Polsko-ukraińska współpraca w powojennej odbudowie ma dotyczyć nie tylko infrastruktury

0
299

Według różnych szacunków powojenna odbudowa Ukrainy ma pochłonąć od 410 do 750 mld dol., ale te liczby rosną z każdym dniem działań wojennych. Niezależnie od nakładów, które trzeba będzie ponieść, Ukraina nie zdoła samodzielnie odbudować się po wojnie i będzie potrzebować wsparcia partnerów zagranicznych. Istotną rolę w tym procesie mogą odegrać polskie firmy i samorządy.

 Od początku rosyjskiej inwazji na Ukrainę borykamy się z dużą liczbą wyzwań. Przede wszystkim są to bombardowania infrastruktury cywilnej, przez co musimy zapewnić bezpieczeństwo naszym pracownikom, poradzić sobie z brakiem prądu, internetu etc. Najważniejsza w tych trudnych czasach jest też zwykła normalność, której ludzie bardzo potrzebują. Mimo tego wszystkiego już w tej chwili myślimy nad odbudową Ukrainy, nawiązujemy relacje z naszymi partnerami, kontrahentami i już zaczynamy działać – mówi agencji Newseria Biznes Yuliya Swiostek, specjalistka ds. współpracy międzykulturowej Future Processing Ukraine.
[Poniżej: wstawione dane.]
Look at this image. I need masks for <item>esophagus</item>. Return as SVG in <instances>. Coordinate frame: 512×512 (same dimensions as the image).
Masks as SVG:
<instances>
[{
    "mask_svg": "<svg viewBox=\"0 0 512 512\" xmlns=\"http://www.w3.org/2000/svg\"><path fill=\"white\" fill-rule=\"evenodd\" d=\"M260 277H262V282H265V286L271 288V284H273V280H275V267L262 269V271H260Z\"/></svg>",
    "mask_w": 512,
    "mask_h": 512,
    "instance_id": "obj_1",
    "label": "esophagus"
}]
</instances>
Rosyjska agresja, rozpoczęta w lutym ub.r., pociągnęła za sobą rozległe zniszczenia na terenie całej Ukrainy. Jak w marcu br. informował Polski Instytut Spraw Międzynarodowych, same straty materialne są szacowane na ok. 140 mld dol., z czego zdecydowana większość przypada na budownictwo mieszkaniowe i infrastrukturę transportową.

Bank Światowy po roku wojny oszacował z kolei, że koszt powojennej odbudowy infrastruktury i gospodarki Ukrainy przekroczy 410 mld dol., czyli ponad dwukrotność jej PKB sprzed inwazji. Same władze ukraińskie podają kwotę nawet dwukrotnie wyższą, sięgającą 750 mld dol. Co istotne te szacunki stale rosną, bo działania wojenne trwają, a Rosja intensyfikuje ataki m.in. na infrastrukturę krytyczną w dużych miastach.

Eksperci debatujący podczas Forum Bezpieczeństwa podkreślali, że niezależnie od nakładów, które trzeba będzie ponieść, Ukraina nie zdoła samodzielnie odbudować się po wojnie i będzie potrzebować wsparcia partnerów zagranicznych. Dlatego społeczność międzynarodowa już teraz przygotowuje się do odbudowy tego państwa.

W lipcu ub.r. delegacje ponad 40 państw oraz przedstawiciele m.in. Międzynarodowego Funduszu Walutowego, Organizacji Współpracy Gospodarczej i Rozwoju, Banku Światowego oraz Europejskiego Banku Odbudowy i Rozwoju dyskutowali na temat przyszłej odbudowy Ukrainy w szwajcarskim Lugano. Natomiast na początku tego roku pod egidą grupy G7 i Komisji Europejskiej powstała platforma odbudowy i modernizacji Ukrainy. Jak wskazują eksperci, Polska – m.in. ze względu na bliskość geograficzną i kulturową, dobre relacje oraz duże zaangażowanie krajowych firm na ukraińskim rynku jeszcze przed wojną – może być jednym z liderów tego procesu.

– Trzeba jednak zdawać sobie sprawę z tego, że nie mamy dziś w Polsce firm aż tak mocnych, które same wyłożyłyby miliony euro na budowę infrastruktury drogowej, energetycznej czy kolejowej – mówi poseł Paweł Poncyljusz, członek sejmowej Komisji Obrony i Komisji ds. Energii, Klimatu i Aktywów Państwowych. Musimy też pamiętać, że z punktu widzenia polskich interesów ważne jest, aby tę infrastrukturę, szczególnie transportową, przesyłową, odbudowywać w takim samym standardzie, jaki obowiązuje w Europie, ponieważ wtedy o wiele łatwiejsza będzie wymiana towarów, przesył energii i paliw, przewozy kolejowe po wschodniej i zachodniej stronie granicy polsko-ukraińskiej.